(Study text)

The successful experiment of Second Life underlines the importance of the users’
contribution to the virtual world. In such ‘open-open’ ended virtual universe, with no
underlying developer narratives, the complete freedom of users to create content that they
subsequently own and can liquidate its value is sparking economic development. The
reasoning behind this phenomenon lies in the basic assumption that if people are allowed
to capture the value of what they create, they are going to create a lot more. It is our
opinion that this boost in player creativity should be regarded as just a part of the overall
beneficial results of acknowledging virtual property rights to the players. By safeguarding
players’ virtual property rights, the developers foster player creativity; by boosting player
creativity, they enhance the financial and emotional bonds between the players and the
virtual environment (Jobring and Carlén, 2005); and by strengthening the bonds between
the players and the virtual world, the developers ensure the perpetual growth of the
virtual universe.
An example where the drive for economic benefit has boosted player creativity and
participation is that of Anshe Chung, a virtual resident of Second Life: in November 2006
she became the first ‘virtual millionaire’, that is, a person whose holdings in the virtual
world are legally convertible into US currency worth more than $1 million (Parloff,
2006). She has achieved her fortune by beginning with small-scale purchases of
virtual real estate (from the developers), which she then developed with landscaping and
342 N. Volanis

architecturally themed buildings for rental and resale (to other users). Over the period of
two-and-a-half years, her operations have grown to include the development and sale of
properties for real-world corporations and have led to a real-life ‘spin off’ company
called Anshe Chung Studios, which develops virtual environments for applications
ranging from education to business conferencing and product prototyping. The prospect
of financial gain has spurred Anshe Chung to become one of the most prolific
contributors to Second Life.

(End Study text)
(Listed entries)

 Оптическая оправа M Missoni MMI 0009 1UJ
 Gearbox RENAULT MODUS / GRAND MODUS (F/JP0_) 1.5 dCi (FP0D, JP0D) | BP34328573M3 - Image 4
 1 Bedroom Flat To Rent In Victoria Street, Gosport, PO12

(End Listed entries)
(Listed entries)

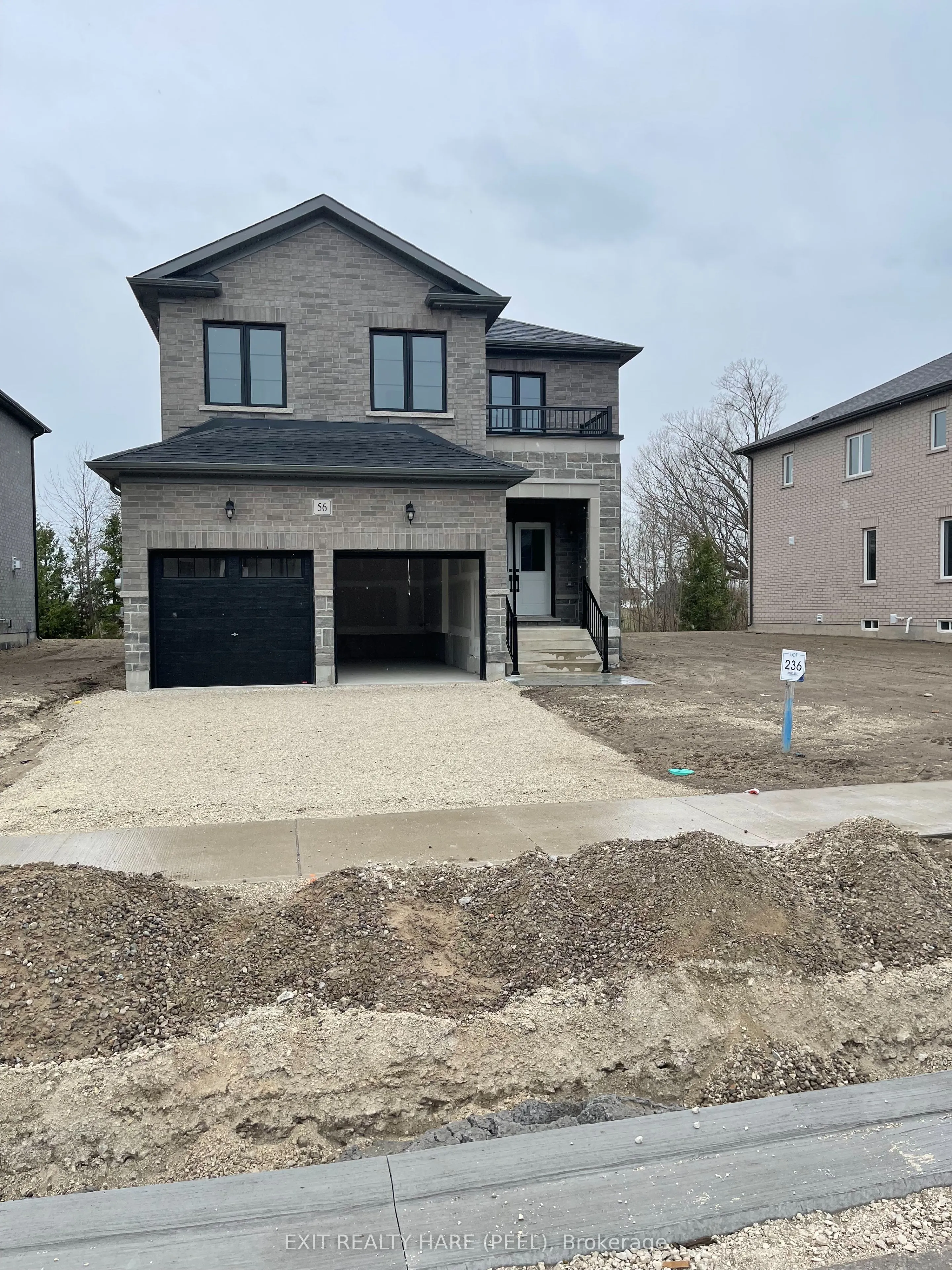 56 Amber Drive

(End Listed entries)

[What needs to be done] Can you copy, word for word, the stretch of the Second Life passage from "architecturally themed buildings" through "to Second Life."?

[Response to this task]
architecturally themed buildings for rental and resale (to other users). Over the period of
two-and-a-half years, her operations have grown to include the development and sale of
properties for real-world corporations and have led to a real-life ‘spin off’ company
called Anshe Chung Studios, which develops virtual environments for applications
ranging from education to business conferencing and product prototyping. The prospect
of financial gain has spurred Anshe Chung to become one of the most prolific
contributors to Second Life.